In 2005, Ronnie Harris Jr. murdered his three-year-old son in the course of a routine beating. He liked to bounce the toddler off of walls and smack him around so as to prevent him from being gay, while failing to appreciate that sometimes, when you beat a baby like he's an opponite in a barroom brawl, you might end up in prison.
In totally unrelated news, North Carolina pastor Sean Harris today "explained" that when he said fathers should "crack" their little boys' wrists if said wrists should form an incorrect angle, and should also "punch" and "squash" preschool-aged boys who might possibly be somewhat less than manly, he meant . . . something that wasn't child abuse. You know. The kind of arm breaking that no harm no foul. See, when Harris said that the gay should be beaten out of children he didn't mean that the gay should be beaten out of children. He meant something that was not that. Like, as a joke. Or whatever.
Now, while it's seldom a good idea to assume things about a stranger's life, chances are that Pastor Harris grew up in a time and place in which what he's talking about was no big deal. He probably grew up around plenty of men who talked about how they'd break their son's arm if he looked like he might be gay. Those men then went on to take Harris's advice to punch and squash their boys while they were still quite small, so as to discourage unmanly behavior. Here's the thing that Pastor Harris didn't catch onto, though: Those men? After they smacked their toddlers around because they put on their mommys' shoes? Laughed to all their friends about how they put little Johnny into a wall for acting like a fag. They didn't start whining and sniveling and fauxpologising the second someone looked at them funny for it. They didn't go around offering "explainations" about how they were totally "sorry" if they offended someone. They said,"Hell yeah, I broke that little brat's arm, and I'll do it again the next time I see him playing with his sister's Barbie."
Too bad those men only communicated their love of gay-bashing to Sean Harris, and didn't manage to also communicate a sense of honesty as well. Because the only thing worse than an advocate of child abuse and violent homophobia is an advocate of child abuse and violent homophobia who denies being those things when someone implies that shaping a toddler's sexuality by snapping his bones is an undesirable thing. Maybe the very Christian pastor should revisit his bible re: specks in your brother's eye. Because he surely doesn't seem like he's a fan of "maning up" when it's his own self on the line, instead of a twenty-pound baby who doesn't understand that a bent wrist has some arbitrary meaning.
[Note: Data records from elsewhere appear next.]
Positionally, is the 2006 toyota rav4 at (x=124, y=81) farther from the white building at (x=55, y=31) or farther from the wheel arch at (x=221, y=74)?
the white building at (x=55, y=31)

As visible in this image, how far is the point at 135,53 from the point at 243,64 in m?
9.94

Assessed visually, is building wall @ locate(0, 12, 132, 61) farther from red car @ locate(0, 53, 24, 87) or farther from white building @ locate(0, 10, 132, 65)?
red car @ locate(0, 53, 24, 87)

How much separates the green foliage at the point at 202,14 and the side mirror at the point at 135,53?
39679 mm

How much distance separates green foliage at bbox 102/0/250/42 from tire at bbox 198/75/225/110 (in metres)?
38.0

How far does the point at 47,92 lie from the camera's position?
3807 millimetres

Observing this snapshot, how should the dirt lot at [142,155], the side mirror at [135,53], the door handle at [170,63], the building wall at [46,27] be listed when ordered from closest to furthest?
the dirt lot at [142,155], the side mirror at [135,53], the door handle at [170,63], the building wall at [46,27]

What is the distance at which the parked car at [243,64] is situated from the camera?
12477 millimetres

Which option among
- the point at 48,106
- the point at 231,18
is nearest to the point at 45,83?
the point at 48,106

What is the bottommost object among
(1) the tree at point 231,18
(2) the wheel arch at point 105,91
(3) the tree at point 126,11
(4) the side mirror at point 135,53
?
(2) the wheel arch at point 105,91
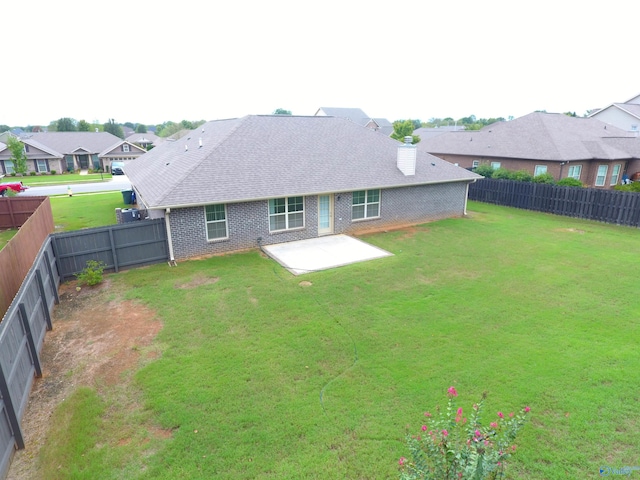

Next thing you know, he'll start denying being a pervy creep for saying that little girls need to please grown men in appearence and scent. Because it's totally normal and reasonable for men to notice, and also really care about, how little girls smell.
(To be fair, Pastor Harris opened his closet so that people could view the bones of his desire to assault little boys and sniff little girls in order to tell his congregation to vote for an anti-gay amendment to the state constituion. This wasn't just some random oversharing; it was all in the service of the politics of correct family values. And parenting. Amen.)